Forum Discussion
Selecting Data with Minimum Standard Deviation
- Oct 19, 2022
In the attached version, I have implemented my VBA algorithm (with StDev_P instead of StDev_S) as a custom function. It is used in an array formula confirmed with Ctrl+Shift+Enter to return the selected values.
alvaro037 Here is an alternate solution. I reduce the number of trials because we know std will be lowest for numbers close together so I sort the numbers and then increment through the list:
=LET(in,B2:K2,
n,5,
sortin, SORT(TRANSPOSE(in)),
start, SEQUENCE(ROWS(sortin)-n),
stdlist, SCAN(0,start,LAMBDA(p,i,STDEV.P(INDEX(sortin,start+i-1)))),
findLow,MATCH(MIN(stdlist),stdlist,0),
INDEX(sortin,start+findLow-1))
see attached
EDIT:
a) please note my SD calculation used STD.P per Joe's suggestion above while Hans' uses STD.S and my solution found a set starting with 8.6-8.9 and Hans' found 8.7-9.0 but the SD is the same in each case.

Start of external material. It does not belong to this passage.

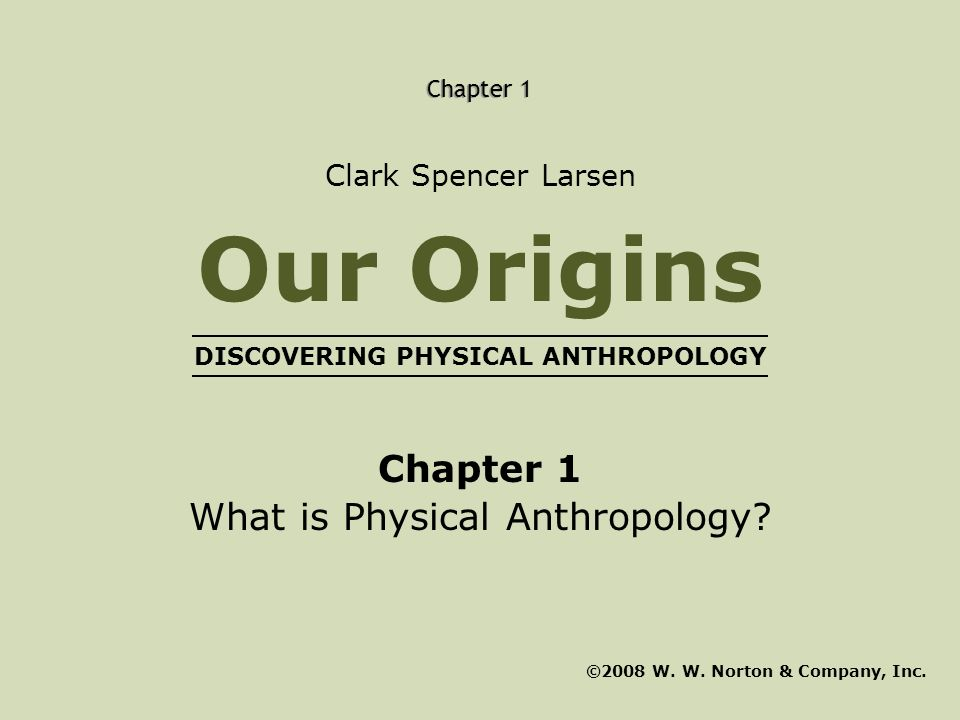 DISCOVERING PHYSICAL ANTHROPOLOGY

b) here is an alternate version of the formula that stacks/includes the AVG and SD:
=LET(in,B2:K2,
n,5,
sortin, SORT(TRANSPOSE(in)),
start, SEQUENCE(ROWS(sortin)-n),
stdlist, SCAN(0,start,LAMBDA(p,i,STDEV.P(INDEX(sortin,start+i-1)))),
findLow,MATCH(MIN(stdlist),stdlist,0),
ans,INDEX(sortin,start+findLow-1),
out,VSTACK(ans,"Avg",AVERAGE(ans),"SD",STDEV.P(ans)),
out)
I prefer to have them separate as in the attached file but that is up to you
mtarler wrote:
=LET(in,B2:K2,
n,5,
sortin, SORT(TRANSPOSE(in)),
start, SEQUENCE(ROWS(sortin)-n),
stdlist, SCAN(0,start,LAMBDA(p,i,STDEV.P(INDEX(sortin,start+i-1)))),
findLow,MATCH(MIN(stdlist),stdlist,0),
ans,INDEX(sortin,start+findLow-1),
out,VSTACK(ans,"Avg",AVERAGE(ans),"SD",STDEV.P(ans)),out)
Forgive, but I don't speak the new Excel 365 language.

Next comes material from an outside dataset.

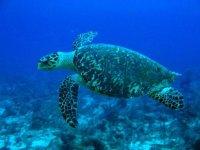 tortuga marina.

Please describe in one or two sentences what the code above does.
For example, does it find the contiguous n sorted data with the smallest std dev?
The operative word is "contiguous". Right?

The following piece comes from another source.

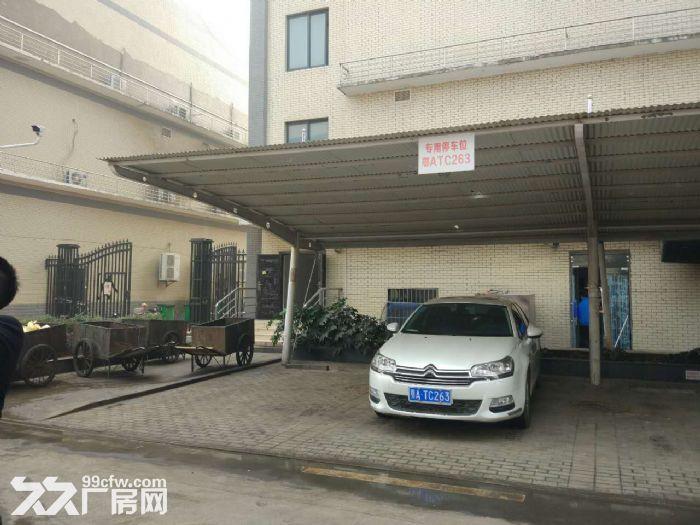 武汉光谷生产厂房出租-图(2)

- mtarlerOct 19, 2022Silver Contributor
JoeUser2004 sure. and ugh I found another error in going through it because there were 10 items and looking for 5 I was using the n=5 and the 10-5 (i.e. 5) together. I tweaked the code to account for possible other combinations:
=LET(in,B3:K3, n,5, sortin, SORT(TRANSPOSE(in)), start, SEQUENCE(ROWS(sortin)-n+1), stdlist, SCAN(0,start,LAMBDA(p,i,STDEV.P(INDEX(sortin,SEQUENCE(n,,0)+i)))), findLow,MATCH(MIN(stdlist),stdlist,0), ans,INDEX(sortin,SEQUENCE(n,,0)+findLow), out,VSTACK(ans,AVERAGE(ans),STDEV.P(ans)), TRANSPOSE(out))
line 1: define the input range
line 2: define how many items to select
line 3: rearrange the data from in to be sorted in order
line 4: define a sequence 1,2,3,... up to the length of the input minus N so if you have 100 inputs and selecting 5 then you will want to start at 1,2,3,..., 93,94,95,96 and you stop at 96 because after that you won't have enough left to get 5 items
line 5: create a list of standard deviations for each group of n items starting with index 1 and going to the end of the list
line 6: find the location in the list where the MIN value is located
line 7: create a list of the N values used to create that MIN standard deviation value
line 8: stack the list from 7 and add the average and the standard deviation
alvaro037 please see this formula or the attached file for the corrected formula
- JoeUser2004Oct 19, 2022Bronze Contributor
mtarler wrote:
``you will want to start at 1,2,3,..., 93,94,95,96 and you stop at 96 because after that you won't have enough left to get 5 items
create a list of standard deviations for each group of n items starting with index 1 and going to the end of the list
find the location in the list where the MIN value is located``
So again, in simple terms, looking at the sorted list of data, you find the 5 contiguous data with the minimum std dev. Contiguous means that the sets of data are items {1,2,3,4,5}, {2,3,4,5,6}, {3,4,5,6,7}, etc, {94,95,96,97,98}, {95,96,97,98,99} and {96,97,98,99,100}.
Is that right?
- mtarlerOct 19, 2022Silver Contributorcorrect